YOUR TASKS:
**a.** In the passage on the folding plant, which enzyme does the plant use to turn carbon dioxide into a four-carbon molecule?
**b.** Continue the passage on the folding plant, starting right after its final sentence.

PROVIDED TEXT:

--- START ---

Although the partially-melted tundra of the summer is boggy with standing water, its cold winds strip moisture from the creatures they blow across, and the folding plant's leaves must work to conserve as much water as possible. The plant's stomata not only let gases such as carbon dioxide and water vapor in for use in photosynthesis, but they also let gases out as waste products. In an environment with poor drainage and drying winds, such water loss can be deadly to a plant, so the leaves of the folding plant have fewer stomata on the upper surface than on the lower, and the stomata remain closed at night to reduce transpiration. The leaves are also narrow and covered with a thin layer of hair that slows the wind across them (Fig. 5, 7). The folding plant uses C4 photosynthesis to make more efficient use of the limited amount of sunlight available to it (Fig.6). In C4 photosynthesis, the plant transforms carbon dioxide into a three-carbon molecule, then a four-carbon, using the enzyme PEP carboxylase. This four-carbon molecule is then transferred from the mesophyll cells into the bundle-sheath cells, where it's split into a three-carbon molecule that goes back to the mesophyll and a carbon dioxide molecule that continues on to the Calvin Cycle. This method of photosynthesis reduces the need for the enzyme Rubisco, which occasionally screws up and adds an oxygen to RuBP instead of a carbon, resulting in useless carbon dioxide molecules and the wasteful process of photorespiration. In the Arctic, the folding plant can't afford to waste its precious resources on mistakes. The thin, hairy leaves also tend to make the folding plant unappetizing to the herds of caribou and other large animals that migrate to the Arctic to graze, especially with so many other more appealing choices available at this time of year.

--- END ---

DATASET CONTENT:
--- START ---

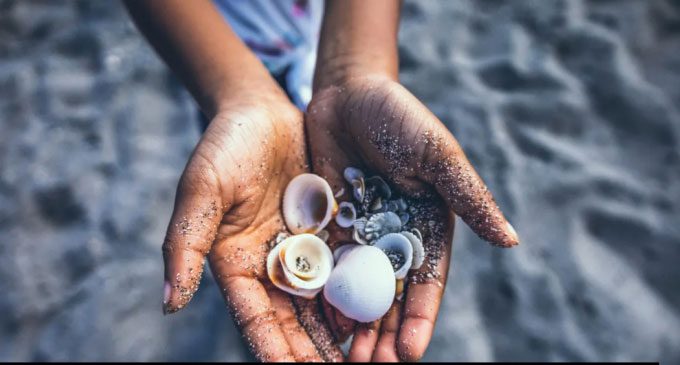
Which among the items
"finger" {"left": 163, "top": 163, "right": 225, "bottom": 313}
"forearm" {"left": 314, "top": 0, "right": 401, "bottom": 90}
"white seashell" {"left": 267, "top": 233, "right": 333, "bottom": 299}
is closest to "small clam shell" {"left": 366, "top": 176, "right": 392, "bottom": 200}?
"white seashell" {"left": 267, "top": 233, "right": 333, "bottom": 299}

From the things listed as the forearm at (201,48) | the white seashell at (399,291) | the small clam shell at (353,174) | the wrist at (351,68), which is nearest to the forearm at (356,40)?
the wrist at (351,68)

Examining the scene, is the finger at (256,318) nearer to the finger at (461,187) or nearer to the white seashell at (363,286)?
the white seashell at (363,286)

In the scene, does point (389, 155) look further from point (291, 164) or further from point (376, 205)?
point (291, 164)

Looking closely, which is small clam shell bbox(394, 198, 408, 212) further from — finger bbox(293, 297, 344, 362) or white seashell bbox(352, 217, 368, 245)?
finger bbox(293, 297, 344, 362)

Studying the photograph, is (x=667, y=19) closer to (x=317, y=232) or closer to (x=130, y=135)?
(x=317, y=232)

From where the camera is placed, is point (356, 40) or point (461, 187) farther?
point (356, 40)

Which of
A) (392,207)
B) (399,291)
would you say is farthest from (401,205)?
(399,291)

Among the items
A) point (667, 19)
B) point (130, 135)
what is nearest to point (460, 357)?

--- END ---

RESULTS BY TASK:
**a.** PEP carboxylase

**b.**
The stem of the plant (Fig. 8) is fairly short; there are too few resources for many plants over a foot tall to grow here. It is also flexible, allowing the plant to bend in the fierce wind without breaking, and it performs some photosynthesis. It supports the flower and the leaves, holding them up so they can receive sunlight, be pollinated, and produce food for the plant. The stem is also covered with protective hairs to reduce water loss and help insulate the plant. As a monocot, the plant's vascular bundles are scattered throughout the cortex with the phloem on the outside and the xylem inside (Fig. 9). The vascular bundles transport food and water up from the fibrous root system, which gathers the nutrients such as nitrogen, phosphorus, and potassium from the soil with tiny root hairs (Fig. 10, 11). The roots have their own xylem and phloem, located in a ring inside the stele of the root. The roots of almost all tundra plants must be fibrous; not only would a taprooted plant most likely drown in the poorly-draining soil, it also would not be able to reach very far beneath the surface before it encountered the always-frozen layer of permafrost.

The C4 pathway of the Arctic folding plant's photosynthesis helps it to make efficient use of Arctic sunlight while its narrow, hairy leaves and stem reduce water loss and insulate the plant in the face of the driving wind. The specially colored and shaped petals of the flower focus the sunlight and attract pollinators, and once a fruit has grown, the plant uses its dying leaves to protect it during the long winter. Its fibrous root system draws water and nutrients from the swampy soil without drowning the plant, and a quick dispersal of the seeds the next year allows the plant to grow and flower quickly. The Arctic folding plant, or Glacialis sinus, is very well suited to the harsh, unforgiving environment of the tundra.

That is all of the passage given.